Stated task: From the items below, extract every line that contains the word "this", matching its case exactly.

** Start **

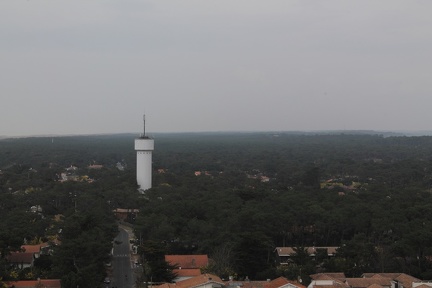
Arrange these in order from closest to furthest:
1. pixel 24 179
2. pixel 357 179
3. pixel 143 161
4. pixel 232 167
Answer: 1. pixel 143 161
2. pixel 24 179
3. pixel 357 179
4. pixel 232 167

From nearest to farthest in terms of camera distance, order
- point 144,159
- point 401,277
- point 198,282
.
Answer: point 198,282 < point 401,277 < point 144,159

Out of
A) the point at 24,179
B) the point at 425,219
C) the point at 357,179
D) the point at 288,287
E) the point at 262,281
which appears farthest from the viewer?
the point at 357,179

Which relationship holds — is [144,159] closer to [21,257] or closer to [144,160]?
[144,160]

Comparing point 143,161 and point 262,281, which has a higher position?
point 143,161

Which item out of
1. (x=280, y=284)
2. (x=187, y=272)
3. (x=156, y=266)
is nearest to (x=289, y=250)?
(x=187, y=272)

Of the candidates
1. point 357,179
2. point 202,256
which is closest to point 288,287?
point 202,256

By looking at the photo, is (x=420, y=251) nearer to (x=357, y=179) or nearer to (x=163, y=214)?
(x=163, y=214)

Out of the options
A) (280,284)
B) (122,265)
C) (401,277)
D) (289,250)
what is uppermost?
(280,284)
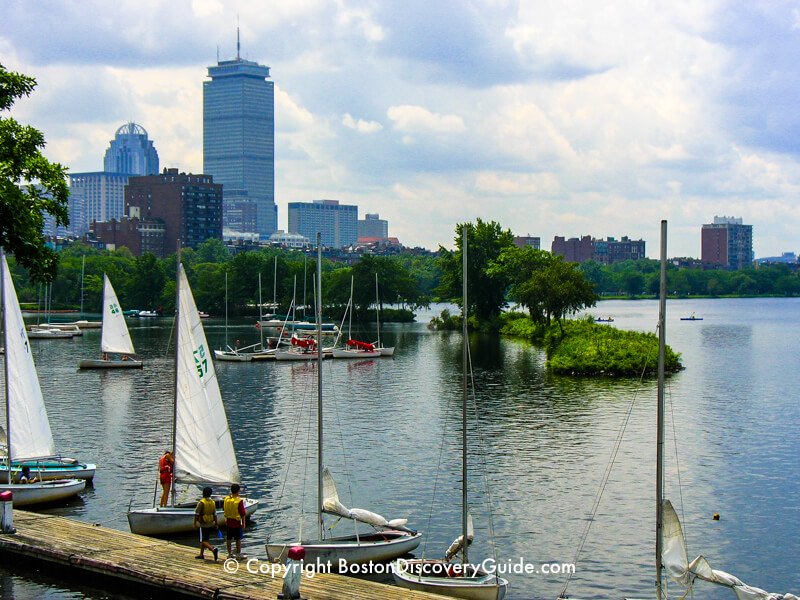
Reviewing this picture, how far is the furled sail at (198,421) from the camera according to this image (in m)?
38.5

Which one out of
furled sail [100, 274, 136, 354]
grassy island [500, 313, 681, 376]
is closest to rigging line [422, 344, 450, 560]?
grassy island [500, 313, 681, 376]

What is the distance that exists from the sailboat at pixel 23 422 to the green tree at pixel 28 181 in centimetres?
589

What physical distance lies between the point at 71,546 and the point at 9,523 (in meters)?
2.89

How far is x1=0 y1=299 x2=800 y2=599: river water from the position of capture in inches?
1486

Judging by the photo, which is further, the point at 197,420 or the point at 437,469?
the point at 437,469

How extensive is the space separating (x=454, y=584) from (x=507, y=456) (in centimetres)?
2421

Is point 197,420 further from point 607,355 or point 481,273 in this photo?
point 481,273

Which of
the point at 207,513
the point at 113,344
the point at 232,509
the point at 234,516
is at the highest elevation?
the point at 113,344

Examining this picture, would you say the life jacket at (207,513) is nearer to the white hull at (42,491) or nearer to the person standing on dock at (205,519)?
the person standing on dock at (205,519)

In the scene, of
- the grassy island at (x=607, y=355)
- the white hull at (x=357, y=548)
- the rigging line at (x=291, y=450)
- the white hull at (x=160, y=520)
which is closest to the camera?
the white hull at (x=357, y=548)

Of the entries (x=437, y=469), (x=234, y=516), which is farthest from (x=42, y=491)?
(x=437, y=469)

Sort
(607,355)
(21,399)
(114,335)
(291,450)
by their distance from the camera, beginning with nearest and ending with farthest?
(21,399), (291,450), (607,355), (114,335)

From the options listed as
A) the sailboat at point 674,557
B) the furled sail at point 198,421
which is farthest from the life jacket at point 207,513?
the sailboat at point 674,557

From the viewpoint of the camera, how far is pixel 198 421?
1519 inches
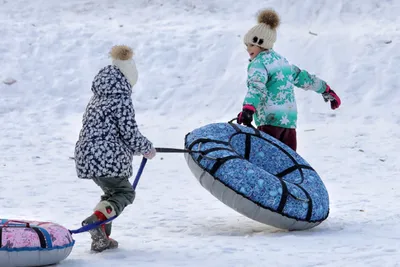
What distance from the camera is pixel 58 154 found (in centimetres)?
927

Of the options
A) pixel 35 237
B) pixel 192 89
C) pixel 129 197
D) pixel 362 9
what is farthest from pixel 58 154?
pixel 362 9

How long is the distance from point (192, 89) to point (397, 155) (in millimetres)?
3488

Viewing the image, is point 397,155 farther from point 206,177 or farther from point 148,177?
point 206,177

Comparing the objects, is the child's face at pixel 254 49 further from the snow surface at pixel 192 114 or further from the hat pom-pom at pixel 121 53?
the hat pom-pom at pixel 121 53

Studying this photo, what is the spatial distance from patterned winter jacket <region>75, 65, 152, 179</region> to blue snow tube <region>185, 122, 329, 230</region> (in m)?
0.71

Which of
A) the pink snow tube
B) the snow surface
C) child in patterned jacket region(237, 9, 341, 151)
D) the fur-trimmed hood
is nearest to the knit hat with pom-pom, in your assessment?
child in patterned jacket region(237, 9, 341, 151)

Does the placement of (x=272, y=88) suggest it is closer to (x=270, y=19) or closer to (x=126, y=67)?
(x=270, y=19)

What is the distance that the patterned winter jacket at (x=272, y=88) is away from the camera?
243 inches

** End **
** Start **

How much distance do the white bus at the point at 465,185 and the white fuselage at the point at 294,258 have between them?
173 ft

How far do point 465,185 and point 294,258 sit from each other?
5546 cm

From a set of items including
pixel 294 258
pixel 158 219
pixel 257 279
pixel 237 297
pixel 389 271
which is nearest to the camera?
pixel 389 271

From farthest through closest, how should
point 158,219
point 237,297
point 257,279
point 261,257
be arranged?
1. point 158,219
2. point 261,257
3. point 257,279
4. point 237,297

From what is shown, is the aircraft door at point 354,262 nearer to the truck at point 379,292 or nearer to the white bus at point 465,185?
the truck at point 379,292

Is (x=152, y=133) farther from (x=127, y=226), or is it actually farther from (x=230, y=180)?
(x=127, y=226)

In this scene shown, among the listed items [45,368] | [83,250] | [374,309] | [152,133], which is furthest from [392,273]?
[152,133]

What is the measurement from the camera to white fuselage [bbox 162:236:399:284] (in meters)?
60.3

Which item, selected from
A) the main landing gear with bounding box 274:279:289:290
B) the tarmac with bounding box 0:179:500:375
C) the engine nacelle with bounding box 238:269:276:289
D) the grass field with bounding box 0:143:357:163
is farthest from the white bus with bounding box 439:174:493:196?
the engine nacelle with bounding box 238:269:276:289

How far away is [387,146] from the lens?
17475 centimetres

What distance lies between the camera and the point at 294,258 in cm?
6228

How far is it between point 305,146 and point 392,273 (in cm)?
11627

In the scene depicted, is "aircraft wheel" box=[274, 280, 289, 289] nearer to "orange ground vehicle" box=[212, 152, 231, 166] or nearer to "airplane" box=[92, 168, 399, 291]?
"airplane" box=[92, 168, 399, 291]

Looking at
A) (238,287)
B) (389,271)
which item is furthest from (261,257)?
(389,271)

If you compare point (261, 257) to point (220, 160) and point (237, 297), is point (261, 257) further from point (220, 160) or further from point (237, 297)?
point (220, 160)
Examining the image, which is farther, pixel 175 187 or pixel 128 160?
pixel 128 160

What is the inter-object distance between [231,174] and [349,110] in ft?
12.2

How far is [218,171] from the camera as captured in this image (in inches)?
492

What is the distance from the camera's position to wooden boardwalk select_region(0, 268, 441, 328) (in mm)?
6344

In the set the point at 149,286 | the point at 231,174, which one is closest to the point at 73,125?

** End **
** Start **

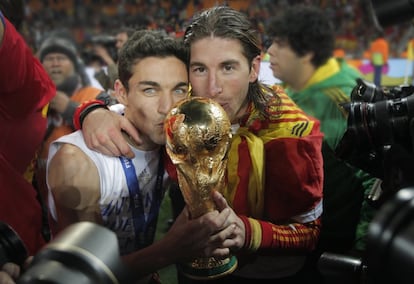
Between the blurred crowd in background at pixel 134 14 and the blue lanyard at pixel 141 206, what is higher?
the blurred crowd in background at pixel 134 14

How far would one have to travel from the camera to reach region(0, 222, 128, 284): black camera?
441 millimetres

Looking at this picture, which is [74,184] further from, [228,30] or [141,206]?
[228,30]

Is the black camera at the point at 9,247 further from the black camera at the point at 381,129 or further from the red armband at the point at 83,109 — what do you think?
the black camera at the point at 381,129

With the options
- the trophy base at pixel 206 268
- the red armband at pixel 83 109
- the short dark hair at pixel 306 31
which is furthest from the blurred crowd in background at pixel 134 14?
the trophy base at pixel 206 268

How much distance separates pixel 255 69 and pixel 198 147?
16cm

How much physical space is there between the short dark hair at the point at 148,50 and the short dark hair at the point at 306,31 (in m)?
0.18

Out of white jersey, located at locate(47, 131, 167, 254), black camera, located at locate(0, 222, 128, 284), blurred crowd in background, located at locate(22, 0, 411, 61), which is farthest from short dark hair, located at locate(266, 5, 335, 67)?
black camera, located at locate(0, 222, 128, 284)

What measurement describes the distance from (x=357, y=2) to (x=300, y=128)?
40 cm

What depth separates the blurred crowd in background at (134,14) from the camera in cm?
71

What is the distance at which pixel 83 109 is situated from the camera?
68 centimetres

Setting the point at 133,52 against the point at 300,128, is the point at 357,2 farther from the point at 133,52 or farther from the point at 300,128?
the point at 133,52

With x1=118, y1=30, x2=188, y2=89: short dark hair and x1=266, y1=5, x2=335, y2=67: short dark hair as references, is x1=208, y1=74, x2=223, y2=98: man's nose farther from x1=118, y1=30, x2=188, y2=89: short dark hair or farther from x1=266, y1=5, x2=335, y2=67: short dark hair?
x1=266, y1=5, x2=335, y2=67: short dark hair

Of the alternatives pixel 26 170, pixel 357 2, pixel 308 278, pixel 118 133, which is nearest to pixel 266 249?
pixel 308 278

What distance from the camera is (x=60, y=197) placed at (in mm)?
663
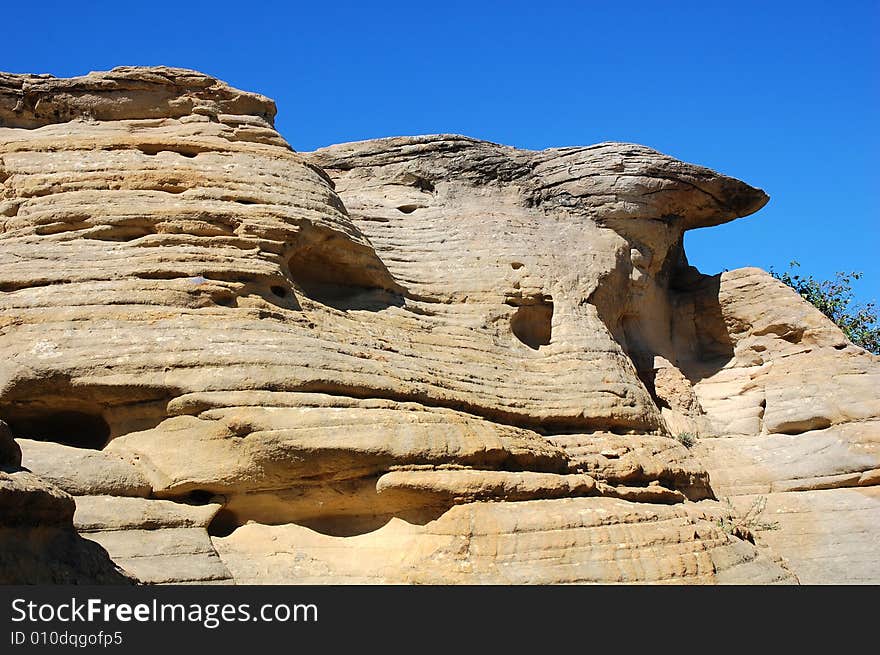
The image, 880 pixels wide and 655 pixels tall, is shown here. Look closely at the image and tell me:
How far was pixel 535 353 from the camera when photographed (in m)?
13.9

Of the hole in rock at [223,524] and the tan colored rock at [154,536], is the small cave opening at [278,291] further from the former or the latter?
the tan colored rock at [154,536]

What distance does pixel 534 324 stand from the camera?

** End **

Final result:
Reviewing this picture, how far is the furled sail at (198,421) from the camera according to this image (in m)?
Is point 197,420 further from point 607,355 or point 481,273 in this photo?
Examining this picture, would you say the life jacket at (207,513) is nearer to the white hull at (42,491) or nearer to the person standing on dock at (205,519)?
Studying this photo, what is the spatial distance from patterned winter jacket <region>75, 65, 152, 179</region> to blue snow tube <region>185, 122, 329, 230</region> (in m)?
In this scene shown, among the listed items [45,368] | [83,250] | [374,309] | [152,133], which is furthest from [392,273]?
How far is [218,171] from the camera as captured in this image (in inches)?
Looking at this picture, which is [74,184] further from, [228,30] or [141,206]?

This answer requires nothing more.